Картинка, когда дерево летит на меня и только в последнюю минуту уходит с траектории — четко стоит перед глазами. Я точно знаю, оно предназначалось мне.
Авария предназначалась мне. Зотов попал под раздачу случайно.
Но при этом не запаниковал, а взял на себя самое сложное. Попытался удержать машину на трассе и снизить скорость ручным тормозом. В такой же ситуации я бы однозначно растерялась и убилась.
А Ромка... он еще и руль под конец вывернул, чтобы взять удар на себя.
— Точно жив? Я могу его увидеть?
— Обязательно увидите. В клинике. Насколько я понимаю, у второго пострадавшего состояние критическое. Ему нужна срочная госпитализация. Да вон, видите, карета реанимации уже отъезжает.
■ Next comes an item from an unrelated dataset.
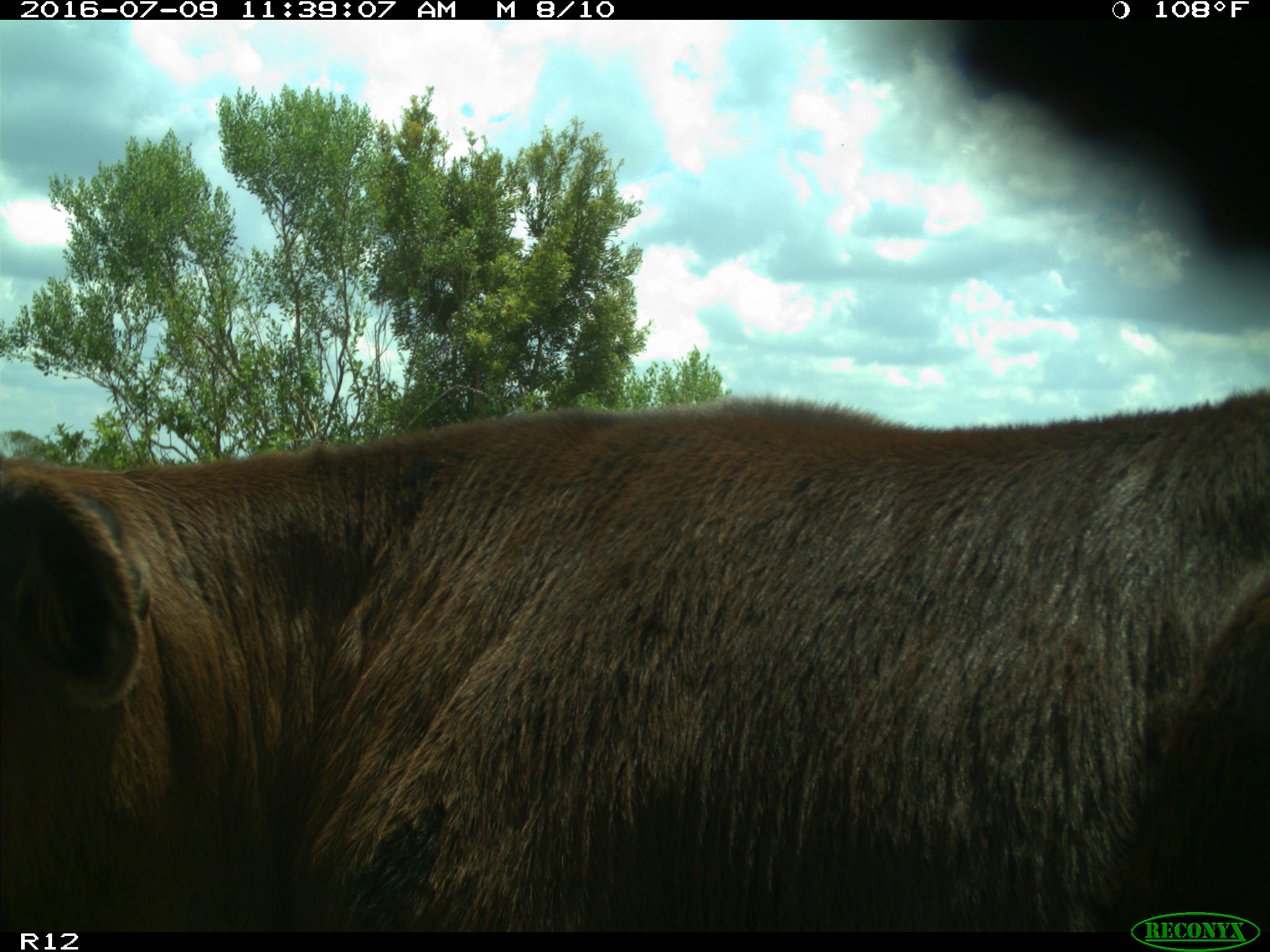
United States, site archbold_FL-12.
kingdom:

Медик, убедившись, что переломов нет, и я чувствую конечности, помогает немного приподняться. Именно в этот момент мимо с мигалками и сиреной, набирая скорость, пролетает та самая машина, внутри которой за жизнь Зотова борется бригада врачей.
— Он точно жив?
Кривлюсь от боли в грудной клетке, но пытаюсь сохранить сидячее положение, а не завалиться назад.
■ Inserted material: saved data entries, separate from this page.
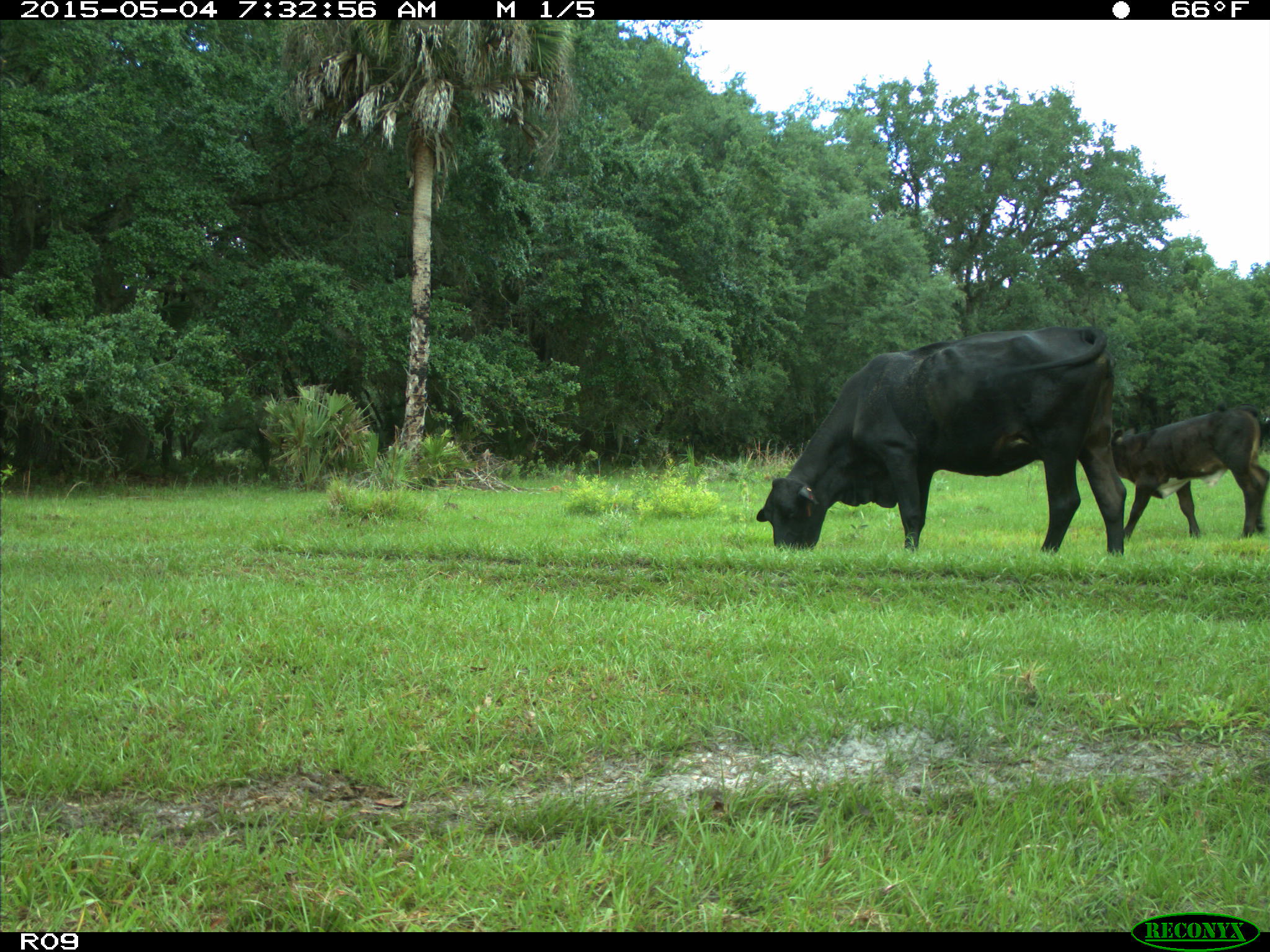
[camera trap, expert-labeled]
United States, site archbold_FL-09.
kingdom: Animalia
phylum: Chordata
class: Mammalia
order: Artiodactyla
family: Bovidae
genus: Bos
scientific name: Bos taurus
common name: domestic cow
— Жив, голубушка, жив. Покойников с включенными сиреной и «люстрой», поверьте мне, на скорой не возят. Им спешить уже некуда.
Где-то глубоко в душе понимаю, что это своеобразный медицинский юмор, но улыбаться совсем не тянет. Зато поплакать — жутко. Но держусь.
Кусаю губу и держусь. Хотя пережитое постепенно начинает накрывать. Эмоции догоняют, обрушиваются шокирующими фрагментами и тестируют на прочность силу воли.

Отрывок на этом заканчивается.